Ada orang-orang yang entah
dengan sadar atau tidak, merasa punya hak atas kebahagiaan orang lain. Mereka
datang dengan senyuman palsu, mengambil apa yang bukan milik mereka, lalu
mengharapkan kehancuran.
Orang seperti ini tidak hanya
egois, tapi juga miskin jiwa. Mereka tak mampu menciptakan kebahagiaan sendiri,
jadi mereka memilih merebutnya dari orang lain. Ibarat tamu yang datang ke
pesta tanpa undangan, mereka merampas makanan dari piring tuan rumah, lalu
pergi tanpa terima kasih.
Yang menjijikkan adalah
mereka sering membenarkan diri dengan alasan, “Aku juga punya hak untuk
bahagia.” Tapi sejak kapan kebahagiaan itu diraih dengan menghancurkan hati
orang lain? Kalau memang itu kebahagiaan, kenapa banyak air mata yang tumpah di
belakangnya?
Yang lebih menyedihkan,
mereka tak sadar bahwa kebahagiaan yang dicuri adalah kebahagiaan yang rapuh.

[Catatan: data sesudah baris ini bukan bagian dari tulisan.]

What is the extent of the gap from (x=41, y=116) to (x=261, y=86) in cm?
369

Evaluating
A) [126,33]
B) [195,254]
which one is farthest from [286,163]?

Seperti bunga yang direnggut paksa dari tanah, ia akan layu cepat atau lambat.
Karena kebahagiaan sejati tidak pernah tumbuh dari tangisan atau luka orang
lain.
Mungkin mereka lupa, hidup
itu seperti roda. Hari ini kau mencuri kebahagiaan orang lain, tapi esok
mungkin kebahagiaanmu yang akan dicuri. Dan saat itu terjadi, barulah mereka
sadar bahwa dunia tidak hanya soal “aku”, tapi juga soal menghargai “kita”.
Jadi, sebelum mengklaim kebahagiaan yang bukan milikmu, coba tanyakan pada diri sendiri. Apakah kebahagiaanmu benar-benar pantas dibangun di atas puing-puing hidup orang lain?